America is not the Church, and the Church is not America. As American Christians, we have the relatively rare opportunity to exercise our faith freely, and even to have enjoyed a rather privileged status in our society due to the Christian underpinnings and make-up of our culture. But those times are changing. What once was common knowledge is up for debate or lobbying. We don't like it - we aren't necessarily supposed to. But we need to think clearly about what the appropriate response is.

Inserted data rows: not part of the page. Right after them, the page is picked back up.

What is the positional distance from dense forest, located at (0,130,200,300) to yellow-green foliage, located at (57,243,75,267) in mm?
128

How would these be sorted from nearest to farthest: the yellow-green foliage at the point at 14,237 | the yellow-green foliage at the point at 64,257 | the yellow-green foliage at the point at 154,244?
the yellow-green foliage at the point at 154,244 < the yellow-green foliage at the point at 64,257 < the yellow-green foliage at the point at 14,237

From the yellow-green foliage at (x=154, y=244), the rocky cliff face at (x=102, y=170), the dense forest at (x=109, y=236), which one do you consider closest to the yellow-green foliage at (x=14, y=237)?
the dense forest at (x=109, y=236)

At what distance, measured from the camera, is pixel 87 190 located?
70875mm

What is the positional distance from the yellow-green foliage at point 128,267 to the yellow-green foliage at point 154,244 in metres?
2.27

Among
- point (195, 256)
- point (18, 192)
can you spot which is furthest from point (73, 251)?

Towards that end, it's useful to return to a systematic way of thinking about our role as Christians and citizens of America (or any other culture). While recognizing that dogmatics texts will be couched in assumptions of their time and culture, they are helpful in providing a way for us to sort through the emotions and reactions that are sought after by various people and sources for a variety of reasons. They help us to make sense of turning the other cheek, or giving our cloak and tunic, or walking a mile in another's shoes. They provide a vantage point from which to view our own predicament, and remember that if reality is a struggle between the flailing death throes of an evil kingdom and an advancing and inbreaking kingdom of God, we ought to expect injury and damage as citizens of that kingdom, understanding that the damage is never collateral.

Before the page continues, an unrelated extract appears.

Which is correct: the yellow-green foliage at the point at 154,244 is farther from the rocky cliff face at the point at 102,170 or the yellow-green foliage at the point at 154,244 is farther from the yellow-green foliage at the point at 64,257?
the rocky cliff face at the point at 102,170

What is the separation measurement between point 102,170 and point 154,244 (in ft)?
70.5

People and nations live and die every day. This is the result of a sinful broken world full of sinful, broken people. There is only one solution for this and it is the perfect brokenness of a man who was also God, who was alive and dead and then alive again, who is here but will be returning bodily at some point, who has won the war but allows the final skirmishes of the battlefield to be played out. There is no other solution. No law, no government, no political party, no theory of government or system of economics. Life and death is being played out all around us, and we are called to the difficult task as Christians of trying to come to grips with what our faith calls us to do and be, and what we can do and be as citizens. How do we give to God the things of God, and to Caesar the things of Caesar - that is the question. Confusing the two leads only to confusion. Clarifying the two leads only to confusion. But we are called to struggle and deal with the confusion as best we can - not in historical or theological isolation, but as the living members of the Church universal, as those called to play out the life of faith in this time and place and in these circumstances, remembering that we are not the first and probably not the last to do so, and that war does not need to be won any longer, but it needs faithful people who will live out the victory in the very real context of personal trial and loss.

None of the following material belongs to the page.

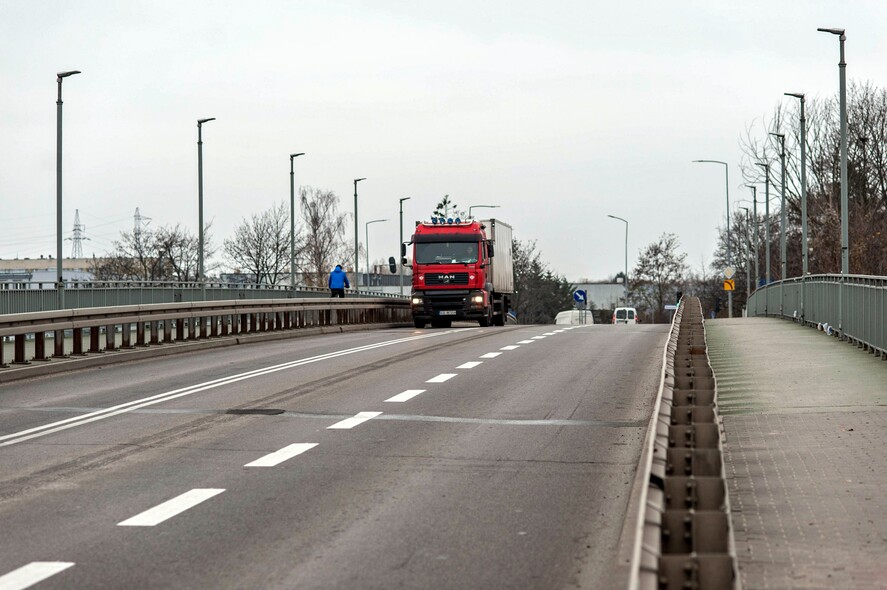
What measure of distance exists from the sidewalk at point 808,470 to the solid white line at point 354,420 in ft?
10.7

Where else can we go but to the Word and prayer and Christian community? Not as separate and optional entities from which we might pick and choose, but rather as necessary pieces of a whole. Only in humble acknowledgment that faithfulness does not equate necessarily with victory in the world's terms. In fact, as per our Savior's own teachings, it's likely to result in very real and unpleasant suffering, but that regardless of our own personal suffering, the Church will in the end be triumphant. May we be faithful witnesses of that certain future.